When one employer did a basic security audit of their helpdesk services, Tata failed so severely that the contract was pulled for cause before the audit was even completed. They moved it all back in-house.

@GossiTheDog and lo, I found my notes! And, hooboy, hang onto your hats kiddos. Things they failed at (which caused me work):

- resetting passwords without verifying identities
- removing 2FA from accounts (not allowed period; there was a procedure)
- removing or updating 2FA without verifying identities (so a LOT of 2FAs had to be assumed compromised)
- adding users to groups directly instead of directing them to the appropriate request

@GossiTheDog The root problem here isn't that TCS are shockingly bad (they are, just about everyone knows that).

The root problem is that "management decisions" constantly overrule those that raise concerns about their service and tell any remaining internal IT and security staff to "deal with it as best you can."

I'm very much of the view that, yes, the outsourced provider can be the cause of an incident, they can provide a shockingly bad service, they can cost your business millions of pounds.
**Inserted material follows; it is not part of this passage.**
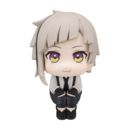 Bungo Stray Dogs Estatua PVC Look Up Atsushi Nakajima 11 cm        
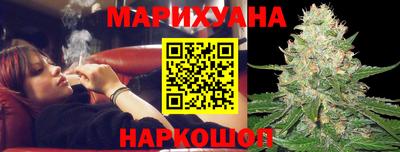 кокс Новодвинск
But the decision to continue to use them when you already know this is a real possibility - that's a decision by senior management within the company. That's on you.
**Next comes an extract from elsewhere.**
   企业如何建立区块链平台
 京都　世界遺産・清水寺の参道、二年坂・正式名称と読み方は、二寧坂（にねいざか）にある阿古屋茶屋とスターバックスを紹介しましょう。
@Cyberoutsider @GossiTheDog Totally agree. You can outsource the work but never the accountability.

Here is (yet another) example of risk management failures, the management under cost pressures find affordable solutions, celebrated for cost savings but the implicit risks are not understood nor uncovered during sourcing process.

There are ways to compensate however there is any way a significant risk trade off that needs to be made consciously, rather than implicitly like today.
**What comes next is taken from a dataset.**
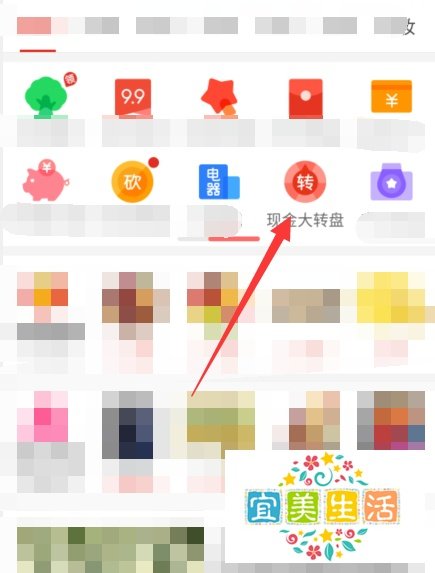 拼多多现金大转盘500能提现吗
(Experience from enterprise offshore outsourcing +15 years)

@GossiTheDog ATOS in the past have operated in a similar way (my experience). But if a post mortem investigation finds that the IT contractor was at fault and created an attack vector, as perhaps is being implied here, then I believe that any current business insurance policy might not cover the financial losses. I guess that the affected businesses might need to pursue legal action. What a mess 🤦
@GossiTheDog
This is epically bad for TCS. Good work.

@GossiTheDog Interesting. I don't have the background on this specific attack, but I'm reminded of the Target credit card theft. An HVAC company near me was the point of entry for the attackers; they had high-access keys to Target's intranet because they install and maintain shopping-mall-grade HVAC and can remote-override it for maintenance and schedule reasons (nation-scale chain stores with giant footprints save not-inconsequential money on things like "Don't power up the HVAC to normal capacity on days nobody is here").

They had the keys on the same machine running their webserver.

(Meanwhile, Target actually did get an SEC slap-on-the-wrist for one specific thing: the HVAC intranet piece wasn't firewalled from the financial transactions and cash register source code pieces).

@GossiTheDog @tdp_org

If it is the case then the leaders of businesses like M&S who outsource these services to the lowest cost providers should also be held to account

It’s typical of British business management to know the cost of technology but not the value of it

@GossiTheDog I wonder what the liquidated damages cap is in the contract.
@GossiTheDog And who brought them in and kept them? Culpa in eligendo.

@GossiTheDog K. Krithivasan, also known as Krithi, aka the face of quality IT, that you can trust.

Hash tag

These Indian, "IT", call centers probably do double time as scamming operations.

Hilarious twist would be that it was an inside job, faked to look like a compromise.